• **YOUR GOAL**:
In the records below, locate the line containing "From farthest to nearest, sequence", then extract it and all following lines exactly, ending with the last line.

• **DATA TO USE**:

-- Start --

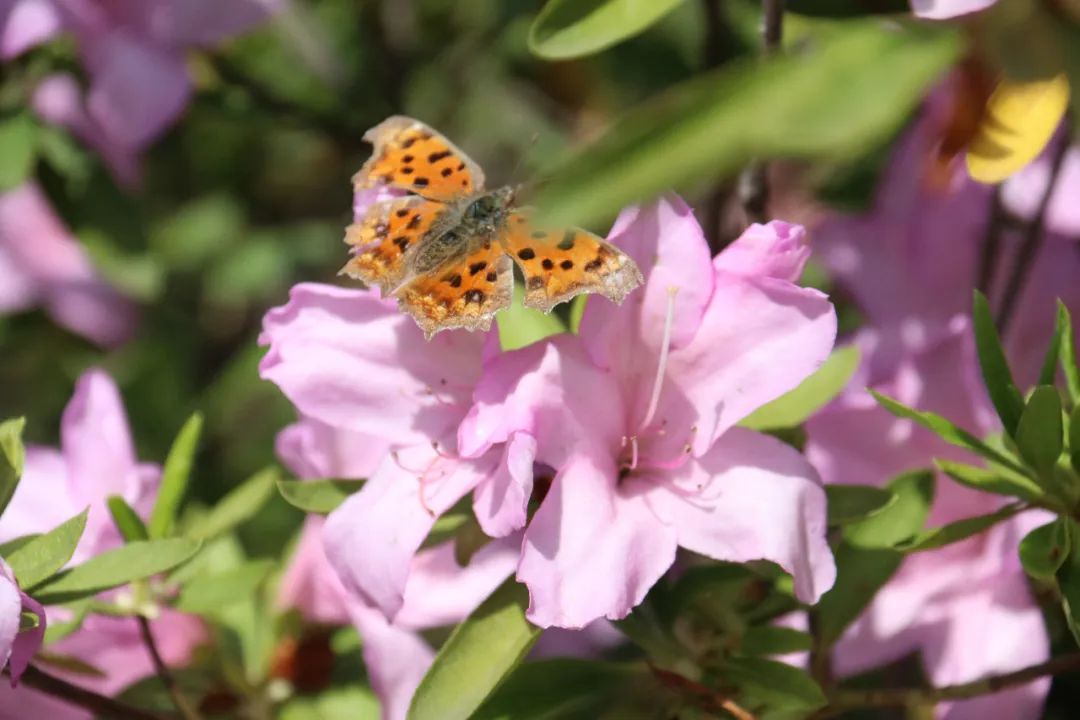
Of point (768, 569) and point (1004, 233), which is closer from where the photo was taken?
point (768, 569)

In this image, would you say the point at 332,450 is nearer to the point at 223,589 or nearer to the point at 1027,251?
the point at 223,589

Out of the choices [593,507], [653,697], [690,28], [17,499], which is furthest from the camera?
[690,28]

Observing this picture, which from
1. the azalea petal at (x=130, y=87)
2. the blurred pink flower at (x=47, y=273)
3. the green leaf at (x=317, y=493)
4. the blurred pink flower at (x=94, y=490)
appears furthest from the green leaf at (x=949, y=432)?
the blurred pink flower at (x=47, y=273)

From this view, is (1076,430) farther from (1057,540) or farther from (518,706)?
(518,706)

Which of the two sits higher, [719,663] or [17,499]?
[17,499]

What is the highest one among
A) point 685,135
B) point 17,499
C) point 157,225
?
point 685,135

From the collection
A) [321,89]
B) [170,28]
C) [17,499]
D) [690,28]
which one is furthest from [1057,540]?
[321,89]

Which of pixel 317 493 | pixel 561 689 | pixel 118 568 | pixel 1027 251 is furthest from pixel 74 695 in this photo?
pixel 1027 251

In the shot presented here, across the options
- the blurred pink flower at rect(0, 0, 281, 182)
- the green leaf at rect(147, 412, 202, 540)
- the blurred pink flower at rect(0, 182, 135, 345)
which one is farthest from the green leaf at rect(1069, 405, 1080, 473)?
the blurred pink flower at rect(0, 182, 135, 345)

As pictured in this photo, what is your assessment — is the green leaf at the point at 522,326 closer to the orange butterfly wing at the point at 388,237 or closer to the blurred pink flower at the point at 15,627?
the orange butterfly wing at the point at 388,237
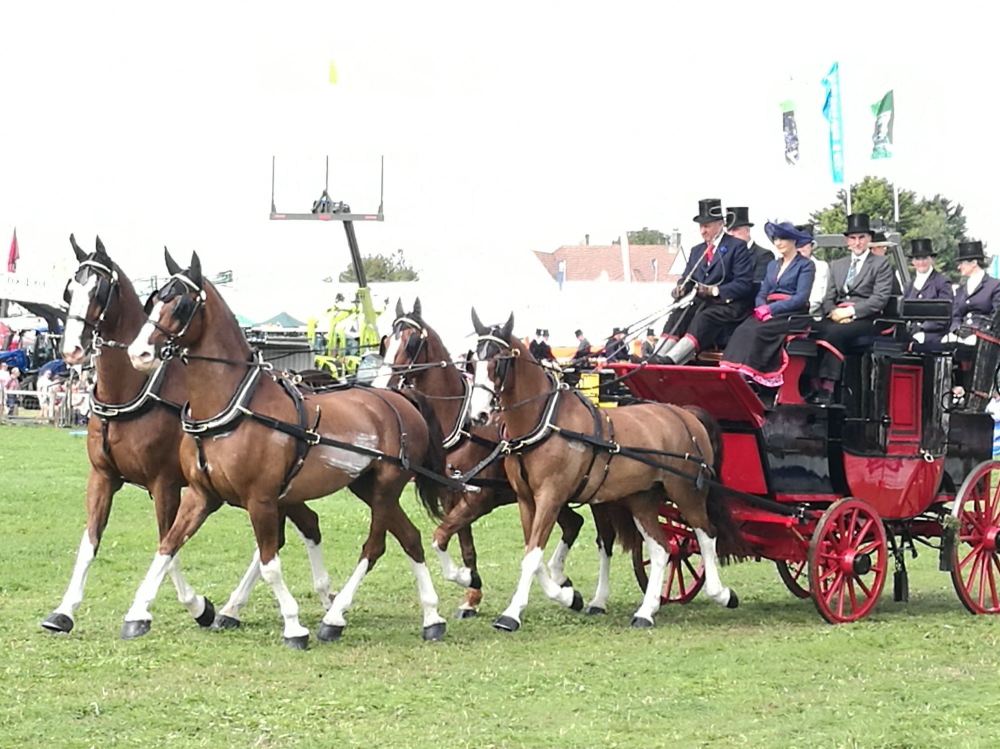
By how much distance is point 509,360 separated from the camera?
9.90 m

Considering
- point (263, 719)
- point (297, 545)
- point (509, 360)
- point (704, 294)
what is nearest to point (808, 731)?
point (263, 719)

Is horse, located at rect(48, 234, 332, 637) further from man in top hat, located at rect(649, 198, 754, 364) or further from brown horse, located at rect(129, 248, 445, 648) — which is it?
man in top hat, located at rect(649, 198, 754, 364)

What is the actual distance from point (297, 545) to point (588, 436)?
5668 millimetres

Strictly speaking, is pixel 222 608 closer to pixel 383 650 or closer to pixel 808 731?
pixel 383 650

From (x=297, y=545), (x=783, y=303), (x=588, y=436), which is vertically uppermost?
(x=783, y=303)

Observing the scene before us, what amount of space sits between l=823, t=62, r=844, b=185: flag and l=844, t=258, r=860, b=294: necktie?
15116mm

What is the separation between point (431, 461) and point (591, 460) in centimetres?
110

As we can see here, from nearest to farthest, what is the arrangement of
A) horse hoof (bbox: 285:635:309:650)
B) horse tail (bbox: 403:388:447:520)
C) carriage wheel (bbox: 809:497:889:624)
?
horse hoof (bbox: 285:635:309:650), carriage wheel (bbox: 809:497:889:624), horse tail (bbox: 403:388:447:520)

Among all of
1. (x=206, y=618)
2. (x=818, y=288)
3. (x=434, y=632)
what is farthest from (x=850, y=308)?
(x=206, y=618)

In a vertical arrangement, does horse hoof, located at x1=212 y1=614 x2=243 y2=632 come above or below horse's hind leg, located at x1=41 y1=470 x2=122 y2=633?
below

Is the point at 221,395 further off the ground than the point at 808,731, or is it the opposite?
the point at 221,395

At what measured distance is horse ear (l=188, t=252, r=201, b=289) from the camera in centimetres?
895

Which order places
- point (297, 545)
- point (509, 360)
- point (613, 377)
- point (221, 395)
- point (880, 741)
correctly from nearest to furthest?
1. point (880, 741)
2. point (221, 395)
3. point (509, 360)
4. point (613, 377)
5. point (297, 545)

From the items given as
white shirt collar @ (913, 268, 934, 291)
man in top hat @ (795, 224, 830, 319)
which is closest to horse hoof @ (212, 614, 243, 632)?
man in top hat @ (795, 224, 830, 319)
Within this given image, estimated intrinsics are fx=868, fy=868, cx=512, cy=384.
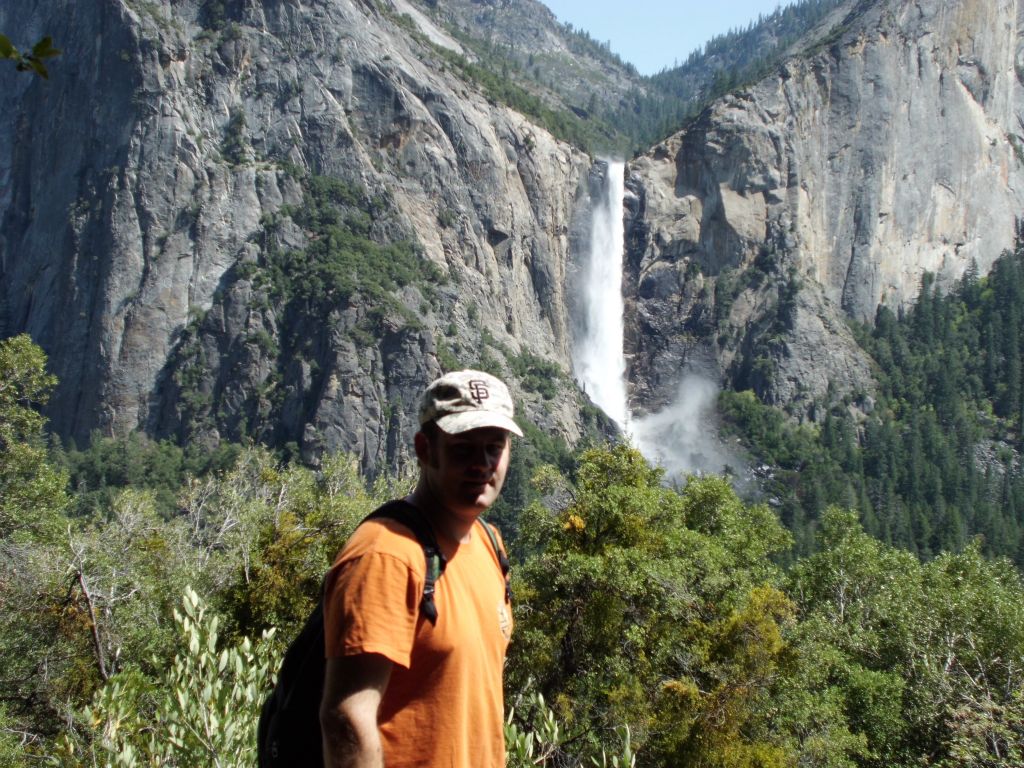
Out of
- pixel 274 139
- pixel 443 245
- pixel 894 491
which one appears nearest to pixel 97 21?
pixel 274 139

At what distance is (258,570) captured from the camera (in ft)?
52.9

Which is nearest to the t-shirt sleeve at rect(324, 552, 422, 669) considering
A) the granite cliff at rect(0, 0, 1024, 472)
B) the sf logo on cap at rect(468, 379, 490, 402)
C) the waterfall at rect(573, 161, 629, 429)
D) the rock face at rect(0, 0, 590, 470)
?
the sf logo on cap at rect(468, 379, 490, 402)

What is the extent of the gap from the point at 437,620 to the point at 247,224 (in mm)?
84940

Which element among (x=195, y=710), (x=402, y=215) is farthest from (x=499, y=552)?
(x=402, y=215)

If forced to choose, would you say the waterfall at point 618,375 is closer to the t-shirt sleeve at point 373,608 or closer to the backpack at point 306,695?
the backpack at point 306,695

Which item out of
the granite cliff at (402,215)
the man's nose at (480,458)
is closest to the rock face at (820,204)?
the granite cliff at (402,215)

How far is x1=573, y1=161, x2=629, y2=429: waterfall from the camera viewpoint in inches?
4058

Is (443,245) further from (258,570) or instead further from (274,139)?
(258,570)

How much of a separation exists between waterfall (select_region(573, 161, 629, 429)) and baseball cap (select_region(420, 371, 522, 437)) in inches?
3862

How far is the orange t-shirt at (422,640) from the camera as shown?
9.06ft

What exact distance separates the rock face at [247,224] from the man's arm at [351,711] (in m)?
70.2

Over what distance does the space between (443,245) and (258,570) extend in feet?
249

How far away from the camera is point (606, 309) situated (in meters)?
107

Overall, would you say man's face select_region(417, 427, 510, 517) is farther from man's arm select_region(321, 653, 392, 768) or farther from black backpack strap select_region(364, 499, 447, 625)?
man's arm select_region(321, 653, 392, 768)
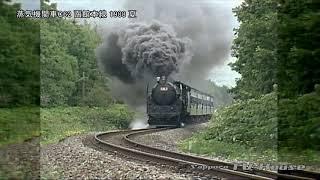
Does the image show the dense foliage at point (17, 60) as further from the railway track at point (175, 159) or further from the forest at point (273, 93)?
the forest at point (273, 93)

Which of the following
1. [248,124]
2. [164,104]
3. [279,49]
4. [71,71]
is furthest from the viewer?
[164,104]

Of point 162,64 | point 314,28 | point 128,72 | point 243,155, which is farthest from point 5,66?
point 314,28

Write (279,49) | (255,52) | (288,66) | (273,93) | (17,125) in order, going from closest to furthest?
(288,66), (279,49), (273,93), (17,125), (255,52)

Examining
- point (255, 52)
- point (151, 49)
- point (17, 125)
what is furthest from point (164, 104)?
point (17, 125)

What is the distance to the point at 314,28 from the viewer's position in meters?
8.36

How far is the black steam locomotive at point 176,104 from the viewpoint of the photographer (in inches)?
425

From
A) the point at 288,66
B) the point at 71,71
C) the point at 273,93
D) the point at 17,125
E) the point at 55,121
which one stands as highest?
the point at 288,66

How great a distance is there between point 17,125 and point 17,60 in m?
1.34

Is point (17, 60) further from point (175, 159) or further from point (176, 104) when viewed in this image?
point (176, 104)

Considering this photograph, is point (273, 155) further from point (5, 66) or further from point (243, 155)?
point (5, 66)

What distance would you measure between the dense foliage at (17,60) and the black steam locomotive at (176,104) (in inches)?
91.8

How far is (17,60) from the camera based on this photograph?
9781mm

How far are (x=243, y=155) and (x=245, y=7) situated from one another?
3526 millimetres

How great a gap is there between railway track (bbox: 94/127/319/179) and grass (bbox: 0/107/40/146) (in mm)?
1275
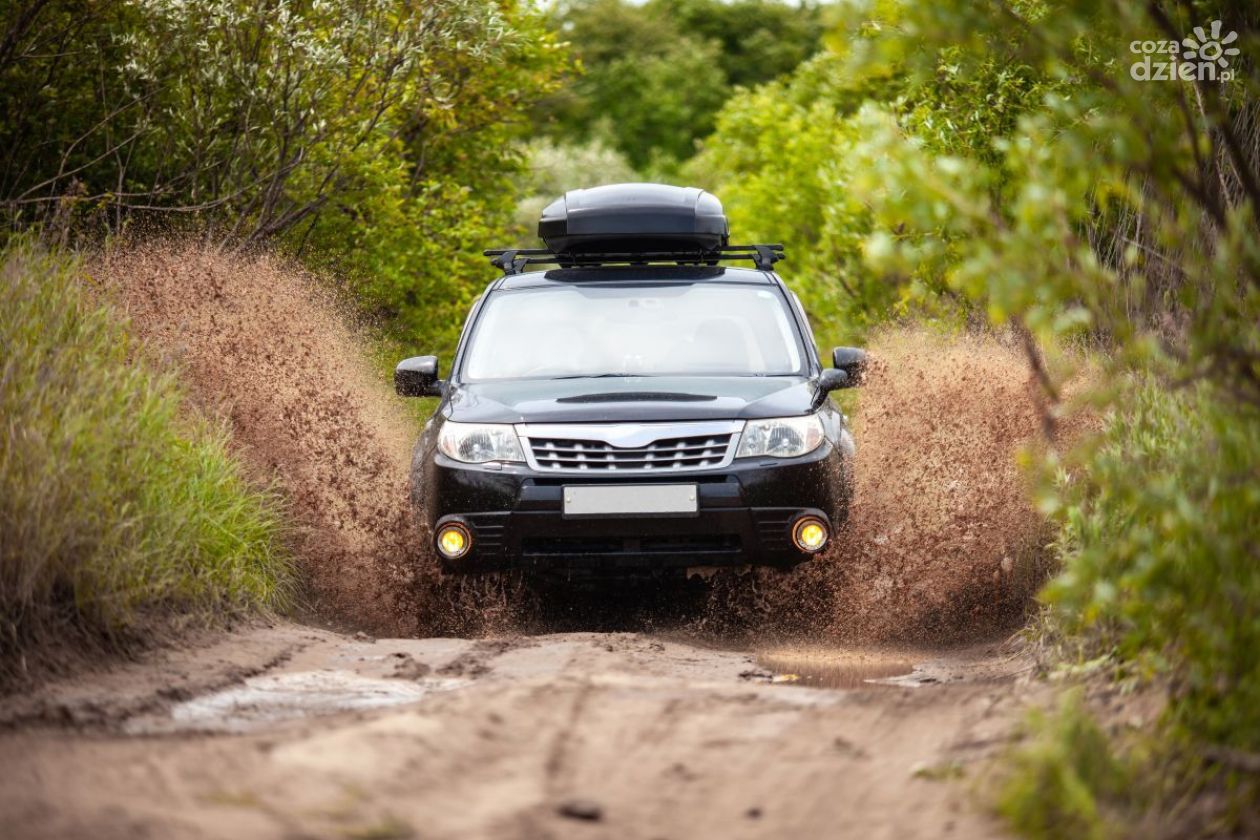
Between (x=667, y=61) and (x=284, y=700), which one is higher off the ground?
(x=667, y=61)

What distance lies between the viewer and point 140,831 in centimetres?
379

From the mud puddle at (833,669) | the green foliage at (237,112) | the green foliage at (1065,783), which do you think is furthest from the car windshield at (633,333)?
the green foliage at (1065,783)

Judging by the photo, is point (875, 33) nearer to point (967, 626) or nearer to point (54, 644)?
point (967, 626)

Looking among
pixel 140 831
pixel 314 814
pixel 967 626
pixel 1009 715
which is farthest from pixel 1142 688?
pixel 967 626

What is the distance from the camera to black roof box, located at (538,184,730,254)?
9898mm

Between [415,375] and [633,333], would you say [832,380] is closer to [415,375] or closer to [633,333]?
[633,333]

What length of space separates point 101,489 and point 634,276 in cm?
378

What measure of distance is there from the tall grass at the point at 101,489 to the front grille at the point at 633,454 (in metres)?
1.49

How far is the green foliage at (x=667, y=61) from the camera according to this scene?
6938cm

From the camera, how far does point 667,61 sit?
71.5 meters

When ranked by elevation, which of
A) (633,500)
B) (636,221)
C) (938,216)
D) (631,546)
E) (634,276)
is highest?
(938,216)

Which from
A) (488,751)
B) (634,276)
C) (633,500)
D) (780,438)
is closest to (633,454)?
(633,500)

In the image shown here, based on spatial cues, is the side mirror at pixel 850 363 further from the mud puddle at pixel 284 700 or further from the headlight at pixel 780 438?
the mud puddle at pixel 284 700

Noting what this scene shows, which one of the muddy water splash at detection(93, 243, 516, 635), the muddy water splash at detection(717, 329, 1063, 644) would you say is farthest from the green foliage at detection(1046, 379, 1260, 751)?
the muddy water splash at detection(93, 243, 516, 635)
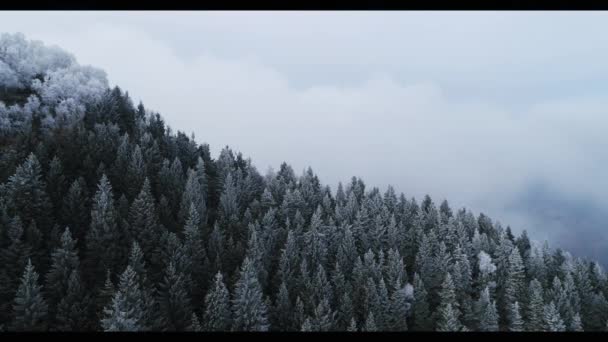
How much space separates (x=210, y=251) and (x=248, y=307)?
16.6 metres

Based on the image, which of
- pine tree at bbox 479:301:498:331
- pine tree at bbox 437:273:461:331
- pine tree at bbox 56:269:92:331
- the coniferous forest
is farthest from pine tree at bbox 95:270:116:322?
pine tree at bbox 479:301:498:331

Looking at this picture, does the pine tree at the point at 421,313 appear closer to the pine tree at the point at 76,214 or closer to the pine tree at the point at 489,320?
the pine tree at the point at 489,320

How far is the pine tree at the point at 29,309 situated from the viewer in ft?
156

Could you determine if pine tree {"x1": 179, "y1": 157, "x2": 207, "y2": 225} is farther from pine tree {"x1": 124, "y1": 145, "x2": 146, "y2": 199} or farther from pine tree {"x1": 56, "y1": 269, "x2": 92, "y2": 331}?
pine tree {"x1": 56, "y1": 269, "x2": 92, "y2": 331}

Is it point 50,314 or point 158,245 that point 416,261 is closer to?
point 158,245

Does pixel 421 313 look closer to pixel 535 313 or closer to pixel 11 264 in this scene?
pixel 535 313

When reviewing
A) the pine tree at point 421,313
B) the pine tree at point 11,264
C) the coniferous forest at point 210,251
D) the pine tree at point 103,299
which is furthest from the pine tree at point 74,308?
the pine tree at point 421,313

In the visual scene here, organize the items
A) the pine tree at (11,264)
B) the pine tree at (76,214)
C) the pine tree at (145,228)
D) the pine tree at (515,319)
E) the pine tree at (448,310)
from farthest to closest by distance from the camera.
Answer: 1. the pine tree at (76,214)
2. the pine tree at (515,319)
3. the pine tree at (145,228)
4. the pine tree at (448,310)
5. the pine tree at (11,264)

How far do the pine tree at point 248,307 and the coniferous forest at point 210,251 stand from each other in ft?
0.58

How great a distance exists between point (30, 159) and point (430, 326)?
65.9 meters

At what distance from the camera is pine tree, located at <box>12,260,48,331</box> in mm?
47469

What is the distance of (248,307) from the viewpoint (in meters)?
→ 56.4

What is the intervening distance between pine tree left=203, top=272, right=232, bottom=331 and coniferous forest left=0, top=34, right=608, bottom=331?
165 mm

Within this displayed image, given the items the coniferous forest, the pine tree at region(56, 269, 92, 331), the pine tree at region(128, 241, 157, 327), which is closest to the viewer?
the pine tree at region(56, 269, 92, 331)
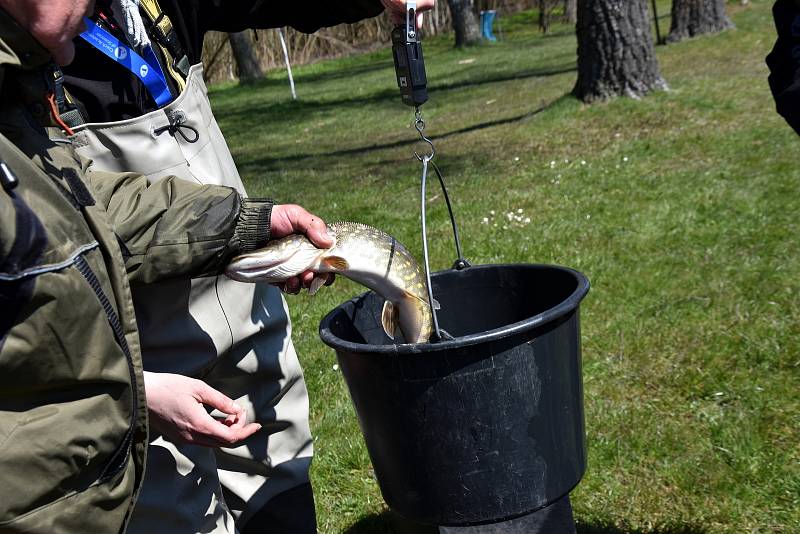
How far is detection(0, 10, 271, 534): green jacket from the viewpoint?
4.45 ft

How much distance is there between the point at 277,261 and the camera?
2109 millimetres

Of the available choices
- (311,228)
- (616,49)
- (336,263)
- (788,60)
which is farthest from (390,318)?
(616,49)

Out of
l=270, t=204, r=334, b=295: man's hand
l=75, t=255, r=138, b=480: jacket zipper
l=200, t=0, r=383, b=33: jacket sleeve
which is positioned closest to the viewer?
l=75, t=255, r=138, b=480: jacket zipper

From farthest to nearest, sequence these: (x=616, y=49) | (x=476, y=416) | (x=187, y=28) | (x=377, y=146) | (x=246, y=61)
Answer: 1. (x=246, y=61)
2. (x=377, y=146)
3. (x=616, y=49)
4. (x=187, y=28)
5. (x=476, y=416)

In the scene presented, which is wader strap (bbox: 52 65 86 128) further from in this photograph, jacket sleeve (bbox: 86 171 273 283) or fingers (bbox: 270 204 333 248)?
fingers (bbox: 270 204 333 248)

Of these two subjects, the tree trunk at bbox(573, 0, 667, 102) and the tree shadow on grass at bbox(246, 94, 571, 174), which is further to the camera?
the tree shadow on grass at bbox(246, 94, 571, 174)

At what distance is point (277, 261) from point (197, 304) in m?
0.32

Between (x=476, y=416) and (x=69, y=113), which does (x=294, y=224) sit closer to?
(x=69, y=113)

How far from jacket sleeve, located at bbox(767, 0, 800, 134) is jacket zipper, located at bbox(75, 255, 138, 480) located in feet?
5.69

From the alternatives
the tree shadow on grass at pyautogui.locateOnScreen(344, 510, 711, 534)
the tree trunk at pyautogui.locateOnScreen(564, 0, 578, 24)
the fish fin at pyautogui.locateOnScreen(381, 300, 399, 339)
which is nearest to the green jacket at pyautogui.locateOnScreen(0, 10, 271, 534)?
the fish fin at pyautogui.locateOnScreen(381, 300, 399, 339)

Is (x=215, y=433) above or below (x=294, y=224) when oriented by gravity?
below

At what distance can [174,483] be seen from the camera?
2244 mm

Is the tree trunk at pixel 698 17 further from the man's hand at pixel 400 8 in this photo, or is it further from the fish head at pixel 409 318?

-- End --

• **ANSWER TO THIS PROBLEM**:
From farthest to nearest, sequence these: (x=616, y=49) | (x=476, y=416) | (x=187, y=28) | (x=377, y=146) | (x=246, y=61)
Answer: 1. (x=246, y=61)
2. (x=377, y=146)
3. (x=616, y=49)
4. (x=187, y=28)
5. (x=476, y=416)

In the scene presented, which is wader strap (bbox: 52 65 86 128) further from in this photograph, jacket sleeve (bbox: 86 171 273 283) or fingers (bbox: 270 204 333 248)?
fingers (bbox: 270 204 333 248)

Of these two subjects, the tree trunk at bbox(573, 0, 667, 102) and the tree shadow on grass at bbox(246, 94, 571, 174), which is further to the camera?
the tree shadow on grass at bbox(246, 94, 571, 174)

At what distance is point (277, 261) from point (197, 304) in m?
0.32

Between (x=476, y=416) and (x=69, y=113), which does (x=294, y=224) sit closer to?
(x=69, y=113)

How far from jacket sleeve, located at bbox(767, 0, 800, 134) is jacket zipper, located at bbox(75, 255, 138, 480) located in feet?
5.69

From the alternatives
the tree shadow on grass at pyautogui.locateOnScreen(344, 510, 711, 534)
the tree trunk at pyautogui.locateOnScreen(564, 0, 578, 24)
the fish fin at pyautogui.locateOnScreen(381, 300, 399, 339)
which is nearest to the green jacket at pyautogui.locateOnScreen(0, 10, 271, 534)?
the fish fin at pyautogui.locateOnScreen(381, 300, 399, 339)

Is (x=215, y=433) above or below (x=294, y=224) when oriented by gravity?
below

At what distance can [174,483] be seen from the camera?
2244 mm

Is the tree trunk at pixel 698 17 further from the man's hand at pixel 400 8 in this photo, or is it further from the fish head at pixel 409 318?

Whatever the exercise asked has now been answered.